Given exercise 1> In the text excerpt on the Kerner Report, where and when was the Opportunity Industrial Center program started?

Text excerpt>

=======

President Lyndon Johnson formed an 11-member National Advisory Commission on Civil Disorders in July 1967 to explain the riots that plagued cities each summer since 1964 and to provide recommendations for the future. The Commission’s 1968 report, informally known as the Kerner Report, concluded that the nation was “moving toward two societies, one black, one white—separate and unequal.” Unless conditions were remedied, the Commission warned, the country faced a “system of ’apartheid’” in its major cities. The Kerner report delivered an indictment of “white society” for isolating and neglecting African Americans and urged legislation to promote racial integration and to enrich slums—primarily through the creation of jobs, job training programs, and decent housing. President Johnson, however, rejected the recommendations. In April 1968, one month after the release of the Kerner report, rioting broke out in more than 100 cities following the assassination of civil rights leader Martin Luther King, Jr. In the following statements to a joint Congressional committee hearing on urban employment problems, two directors of community-based job training programs in Philadelphia and New York City described their efforts. Both emphasized the need for increased federal funding to support practical ways to implement the Commission’s recommendations.


STATEMENT OF REV. LEON H. SULLIVAN, CHAIRMAN OF THE OPPORTUNITY INDUSTRIAL CENTER, PHILADELPHIA, PA.

Mr. SULLIVAN. . . . The program I make reference to is OIC, the Opportunity Industrial Center program, a program created out of the black community, led largely by the black community, a program that was not begun by the Government, is not an agency program, is not a bureaucratic program, but is a program in the true American tradition—of the people, by the people, and for the people. It was initiated in an old abandoned jailhouse in Philadelphia in January of 1964. This program was begun with nickels and dimes from people in the black community, in the concentrated communities rather than the ghetto, for we abhor “ghetto”, we abhor it. And my people do not think they live in ghettos.

Situations may indicate to those who live outside that it takes on the proportion of a ghetto. We prefer not to be called ghetto-livers. We live in concentrated communities of America. . . .

Our first partnership was with industry—because we did not believe it was possible to develop a manpower program without the full partnership of industry. Therefore, we went to industry, to assist us in structuring our curriculum, to assist in securing equipment, to screen our instructors, and to be sure that jobs were available to our people when our people had concluded training.

This was significant, gentlemen, in that in January of 1964 very few industries in America had begun to open their doors to black men and women of the concentrated community. There was only tokenism on a very broad and general scale. And yet industry, by evidence of the support it began to give to an indigenously created program, said in Philadelphia and in Delaware Valley—If men and women are training, then we will see the jobs are available.

At first many of us did not believe it. We said “We will see, if you put your jobs where your mouth is.” So we began training.

Most of the people who came to us did not finish high school. Most of the people who came to us were in poverty categories. Many of the people who came to us were from jails, from all kinds of conditions, walking in the streets, doing many things to keep alive. . . .

=======

(Dataset entries)

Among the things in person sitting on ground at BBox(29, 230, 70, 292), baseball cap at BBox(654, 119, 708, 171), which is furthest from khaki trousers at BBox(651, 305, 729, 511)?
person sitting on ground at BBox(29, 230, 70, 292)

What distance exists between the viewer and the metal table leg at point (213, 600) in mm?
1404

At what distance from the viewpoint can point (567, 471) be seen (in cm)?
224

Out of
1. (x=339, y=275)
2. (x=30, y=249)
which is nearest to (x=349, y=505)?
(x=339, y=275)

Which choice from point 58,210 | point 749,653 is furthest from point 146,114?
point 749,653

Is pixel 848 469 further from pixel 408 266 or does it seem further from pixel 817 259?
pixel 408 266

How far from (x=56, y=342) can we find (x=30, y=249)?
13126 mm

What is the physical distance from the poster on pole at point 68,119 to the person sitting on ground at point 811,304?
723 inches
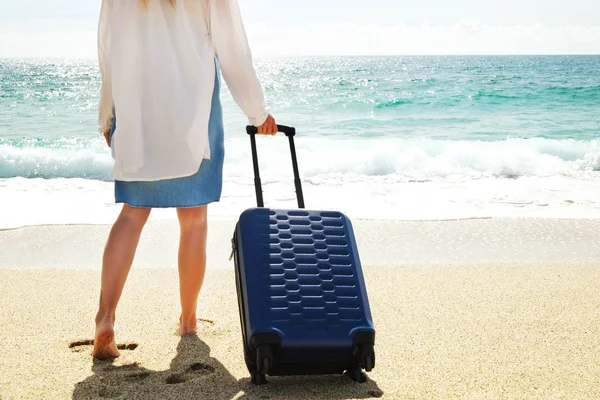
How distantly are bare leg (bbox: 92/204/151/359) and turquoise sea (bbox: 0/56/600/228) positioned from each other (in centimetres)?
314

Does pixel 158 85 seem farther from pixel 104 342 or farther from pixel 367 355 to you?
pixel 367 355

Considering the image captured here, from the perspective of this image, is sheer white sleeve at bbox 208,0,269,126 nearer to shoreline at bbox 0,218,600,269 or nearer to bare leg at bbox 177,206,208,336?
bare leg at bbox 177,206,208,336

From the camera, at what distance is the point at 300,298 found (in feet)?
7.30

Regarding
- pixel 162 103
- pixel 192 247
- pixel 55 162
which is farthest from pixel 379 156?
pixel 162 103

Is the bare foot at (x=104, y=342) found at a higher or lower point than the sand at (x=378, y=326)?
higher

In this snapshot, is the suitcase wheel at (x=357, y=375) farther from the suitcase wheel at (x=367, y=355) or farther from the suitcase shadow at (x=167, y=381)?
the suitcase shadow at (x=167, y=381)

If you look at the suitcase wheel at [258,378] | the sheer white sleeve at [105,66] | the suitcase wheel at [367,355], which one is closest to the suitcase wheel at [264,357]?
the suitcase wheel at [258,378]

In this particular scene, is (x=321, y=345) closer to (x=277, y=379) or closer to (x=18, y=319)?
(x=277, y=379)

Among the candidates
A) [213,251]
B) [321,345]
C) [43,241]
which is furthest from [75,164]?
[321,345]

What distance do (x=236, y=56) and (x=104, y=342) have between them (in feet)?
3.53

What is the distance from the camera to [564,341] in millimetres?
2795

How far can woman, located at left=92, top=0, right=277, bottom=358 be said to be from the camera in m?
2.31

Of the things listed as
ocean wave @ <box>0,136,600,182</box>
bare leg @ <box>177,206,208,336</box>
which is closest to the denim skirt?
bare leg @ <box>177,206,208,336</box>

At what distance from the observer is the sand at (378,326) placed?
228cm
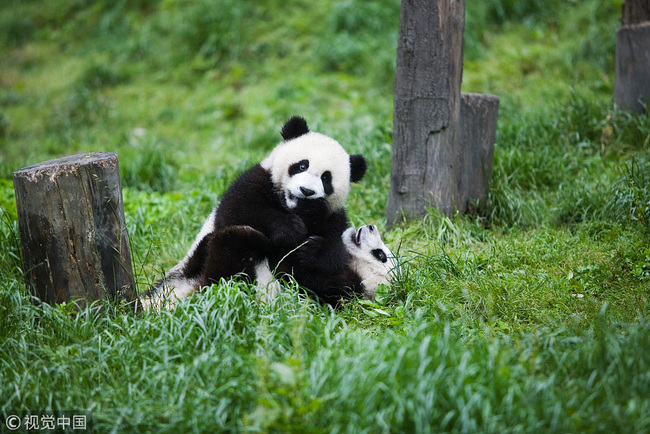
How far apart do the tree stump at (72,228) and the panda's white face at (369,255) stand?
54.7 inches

=======

Given exercise 2> Render the records from the line containing "What distance do" through the end of the records, both included, as a Markdown table with the columns No. and Line, one row per line, omitting blank lines and leaving out the pictures.

Worked answer 1> It was started in an old abandoned jailhouse in Philadelphia in January 1964.

Worked answer 2>
| No. | Line |
|---|---|
| 1 | What distance do (x=236, y=56) and (x=104, y=342) have between them (in feet)? |
| 2 | 3.53 |
| 3 | What is the distance from the camera to [564,341] in millimetres? |
| 4 | 2795 |
| 5 | How far can woman, located at left=92, top=0, right=277, bottom=358 be said to be from the camera in m? |
| 6 | 2.31 |
| 7 | Of the things listed as |
| 8 | ocean wave @ <box>0,136,600,182</box> |
| 9 | bare leg @ <box>177,206,208,336</box> |
| 10 | which is closest to the denim skirt? |
| 11 | bare leg @ <box>177,206,208,336</box> |
| 12 | At what distance from the observer is the sand at (378,326) placed? |
| 13 | 228cm |
| 14 | How far apart do the tree stump at (72,228) and the panda's white face at (369,255) stand? |
| 15 | 54.7 inches |